2

I have binary data in a file (a list of 32-bit integer values) that I need to get into an int array efficiently. I can't see any way to do this other than loading the data into a byte[] and then converting it into an int[] one element at a time. This is too slow for the amount of data I need to load. It takes about 3 seconds to do the conversion on an actual phone. Reading the data from the file in the byte[] is pretty much instantaneous.

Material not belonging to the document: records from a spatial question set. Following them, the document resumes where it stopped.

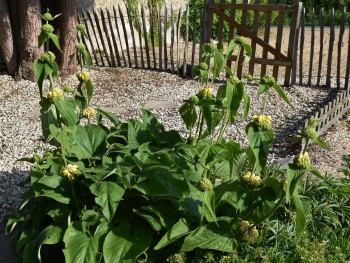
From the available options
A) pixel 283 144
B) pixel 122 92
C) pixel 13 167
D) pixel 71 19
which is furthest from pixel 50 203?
pixel 71 19

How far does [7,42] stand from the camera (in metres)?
7.98

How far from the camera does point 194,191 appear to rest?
262 centimetres

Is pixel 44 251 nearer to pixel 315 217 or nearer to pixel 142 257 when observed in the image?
pixel 142 257

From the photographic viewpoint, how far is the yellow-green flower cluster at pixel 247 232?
272cm

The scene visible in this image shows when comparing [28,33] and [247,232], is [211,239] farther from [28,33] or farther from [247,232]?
[28,33]

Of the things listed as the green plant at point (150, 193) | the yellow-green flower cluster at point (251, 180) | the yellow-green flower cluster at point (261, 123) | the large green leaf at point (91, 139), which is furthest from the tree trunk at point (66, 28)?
the yellow-green flower cluster at point (261, 123)

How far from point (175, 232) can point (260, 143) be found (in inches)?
27.4

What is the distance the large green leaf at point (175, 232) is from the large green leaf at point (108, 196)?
30cm

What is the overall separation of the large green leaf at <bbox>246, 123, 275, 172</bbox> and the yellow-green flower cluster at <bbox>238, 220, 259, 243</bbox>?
21.4 inches

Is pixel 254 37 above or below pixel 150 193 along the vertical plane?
below

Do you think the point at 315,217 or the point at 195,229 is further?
the point at 315,217

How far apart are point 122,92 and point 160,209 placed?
5.28 m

Are there any libraries that use native methods for reading an int[] from a file, or for converting a byte[] to int[]?

Chris
  • 443
  • 8
  • 16
  • Are you sure it is the conversion that takes most of the time? I'm not convinced. I'd look at I/O first. – Vladimir Dyuzhev Apr 22 '11 at 01:04
  • 1
    Yes, I have logging around the operations and the iteration through the array is where all the time is. In fact I have solved the problem by writing a native method to do the manipulation. In C++ it is a simple cast to convert the data. – Chris Apr 23 '11 at 04:08
  • Hey Chris! Do you think you might paste the code here, or maybe on pastebin.com, and post a link to it here? I believe this small piece of code might be a nice enhancement for Android developers. Did you also try the NIO package as I wrote, and if so: Do you have some performance comparisons? I would be very interested in them. :) – mreichelt Apr 25 '11 at 15:19

3 Answers3

3

Have you tried something like this yet:

File file = new File("binary.file");
FileInputStream fin = new FileInputStream(file);
BufferedInputStream bin = new BufferedInputStream(fin);
DataInputStream din = new DataInputStream(bin);

int count = (int) (file.length() / 4);
int[] values = new int[count];
for (int i = 0; i < count; i++) {
    values[i] = din.readInt();
}

Even on a phone this should be relatively fast, unless you're just dealing with a huge file.

WhiteFang34
  • 70,765
  • 18
  • 106
  • 111
  • Good point, it only works for big-endian ints. Typically it's used for transport, however the OP can reference http://stackoverflow.com/questions/5712066/send-a-int-from-objective-c-to-java-by-socket-but-the-value-changed-in-java-side/5712128#5712128 for reading little-endian if necessary. – WhiteFang34 Apr 22 '11 at 01:12
  • @road to yamburg - it is not unreasonable to assume that the OP is trying to read a binary file created on the phone itself or by some application on another Java / Android platform ... and that the file will be big-endian. – Stephen C Apr 22 '11 at 04:34
  • The problem is that my array is 1.5MB in size, and any iteration over the elements in Java like this is too slow. – Chris Apr 23 '11 at 04:09
1

Have you tried the classes of the NIO package? The class ByteBuffer has a method asIntBuffer(), where you can get an IntBuffer view of the ByteBuffer. Then you should be able to get the content as integers by calling get(int[] dst).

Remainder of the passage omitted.